25 September 2019

From "Shashlik Live" to "Smart Voting": the takeaways from the Moscow city elections

Despite being barred from running in the Moscow city elections on 8 September, the opposition were able to claim small victories by successfully mobilising their supporters to stage mass rallies and reduce United Russia's majority in the city government.

In July, Moscow's electoral commission banned Lyubov Sobol, Ilya Yashin and dozens of other opposition candidates from running in the Moscow City Duma elections on 8 September. The decision catalysed a series of mass protests, drawing tens of thousands of people who gathered in defiance of police violence and local authorities banning most of the demonstrations. In one approved rally on Sakharov Avenue on 10 August, more than 50,000 people were estimated to have gathered, a turnout large enough to draw comparisons to the mass anti-government protests in 2011-12.

While local elections typically attract little attention, this year's city elections were a significant occasion for both the opposition and the Kremlin's allies. For the city government, the vote was held at a time when the ruling United Russia party became so unpopular that dozens of its members ran as independents. What had been described as a 'social contract' - the public allowing the Kremlin to consolidate its power in exchange for economic growth and social stability - that once gave Putin and his allies popular support during his early years in power has been broken by years of growing inequality and a stagnant economy. At a time of growing discontent, pro-Kremlin candidates needed to win to ward off challenges to their power.

For opposition supporters, even a few victories in the elections would have been a sign of hope, a possibility to affect political change in the country's capital.

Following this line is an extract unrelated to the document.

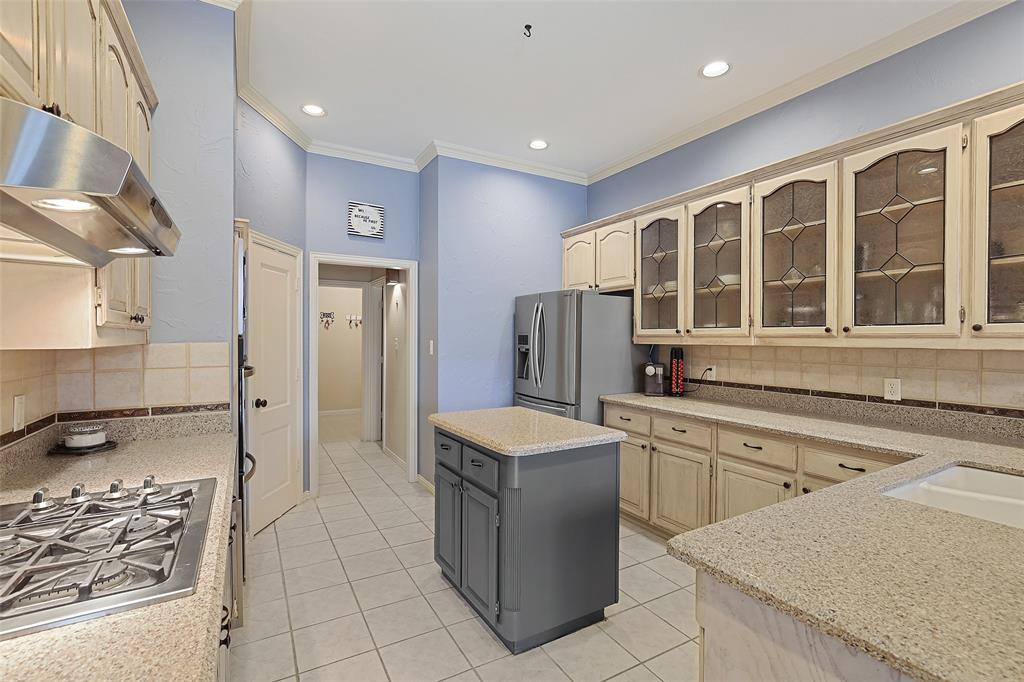 3108 Prestonwood Drive, Plano, Texas 75093 - acquisto real estate best real estate company to work for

While opposition candidates were barred from the ballot, they did succeed in mobilising supporters to create a show of defiance big enough to test the city government's playbook. The city government tried the usual hardline tactics of arresting opposition figures, banning protests and deploying riot police to beat, arrest and imprison the protesters. Local authorities also announced a last-minute "Shashlik Live" music festival to coincide with an opposition protest on 3 August, before organising another food and music festival on the day of the next demonstration a week later. However, neither the carrot nor the stick deterred opposition supporters from gathering in their thousands.

Despite being barred from running, the opposition also claimed another small victory on the day of the vote by cutting United Russia's majority in the Moscow City Duma. After its supporters took part in "Smart Voting" - a strategy to back the most viable rival against a United Russia-affiliated candidate - United Russia's share of seats was reduced from 38 seats to 25 in the 45-seat city government. While most of those who unseated pro-Kremlin candidates were Communists and other members of the "systemic opposition" - nominally opposition politicians who remain loyal to the Kremlin - the results served as an indication that voters are no longer passive and indifferent to the status quo.

After nearly 20 years of President Vladimir Putin in power, Russians are increasingly becoming impatient with the country's static political system and giving their support to opposition candidates who promise change. With Putin in his fourth and possibly final term as president, the large-scale demonstrations of July and August are unlikely to be the last. The reaction to the opposition candidates' ban has shown that even relatively low-importance occasions like the city election can mobilise thousands of people and lead to a showdown between pro-Kremlin allies and the opposition. In anticipation of post-Putin Russia, the opposition is likely to continue mobilising and gaining greater momentum, while authorities are likely to resist its rise just as strongly.